Among campaign finance reformers it’s an article of faith that “independent expenditures” – the advertising associated with so-called 527 groups – corrupt elections. Wealthy individuals or groups, working in dependent of a candidate’s campaign, can support one candidate over another who lacks wealthy supporters. This problem of unequal influence won’t be resolved by public financing.

Nor would it change the style of campaigning itself – spurious or negative ads, an overemphasis on the trivial and cosmetic – which is alleged to alienate average voters.

In fact, public financing might even discourage innovators and mavericks by reinforcing the party establishment. The great insurgent movements of recent times – Eugene McCarthy’s in 1968, Ronald Reagan’s in 1976 – relied on unrestricted access to rich donors who could provide large amounts of cash quickly. You can see why skeptics have called public funding of campaigns “welfare for politicians.”

“We pretend there’s no downside to these reforms,” says Smith. “But there are effects that we can’t foresee. And the response is always to place more restrictions on top of the restrictions.”

The argument may be moot in any case. The one serious legislative proposal for public financing, introduced by Democrats David Obey and Barney Frank, has languished in the House since its introduction in January.

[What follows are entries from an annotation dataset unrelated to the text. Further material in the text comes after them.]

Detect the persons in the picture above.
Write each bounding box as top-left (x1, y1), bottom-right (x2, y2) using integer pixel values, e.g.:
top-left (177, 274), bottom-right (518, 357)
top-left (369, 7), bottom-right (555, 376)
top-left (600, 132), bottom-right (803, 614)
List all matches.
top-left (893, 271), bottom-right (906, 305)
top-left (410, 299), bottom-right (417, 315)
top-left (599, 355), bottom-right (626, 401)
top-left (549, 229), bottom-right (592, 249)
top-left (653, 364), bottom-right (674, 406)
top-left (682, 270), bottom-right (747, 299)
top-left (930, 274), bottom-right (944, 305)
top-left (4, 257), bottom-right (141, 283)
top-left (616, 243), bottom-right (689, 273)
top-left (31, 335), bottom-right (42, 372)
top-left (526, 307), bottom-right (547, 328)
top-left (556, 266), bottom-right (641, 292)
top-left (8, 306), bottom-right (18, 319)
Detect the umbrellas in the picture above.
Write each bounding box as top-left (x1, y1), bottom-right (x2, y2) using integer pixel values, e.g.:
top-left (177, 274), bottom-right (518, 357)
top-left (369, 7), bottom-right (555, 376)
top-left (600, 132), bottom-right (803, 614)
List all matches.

And after endorsing public financing in a TV appearance earlier this month, House Minority Leader Nancy Pelosi backed off, saying this was only her “personal opinion.”

Most likely, congressional Democrats know that if they do regain the majority any time soon, the Republican fundraising advantage will quickly vanish – and so will the attractions of public funding.

Still, ACR is undeterred. “The way to get legislation is to get the people worked up,” said Simpson at a press conference last week. “And that’s what we’re going to do.”

Ford and Carter may yet be called upon to serve this “bipartisan” cause after all.

Mr. Ferguson is a columnist for Bloomberg News.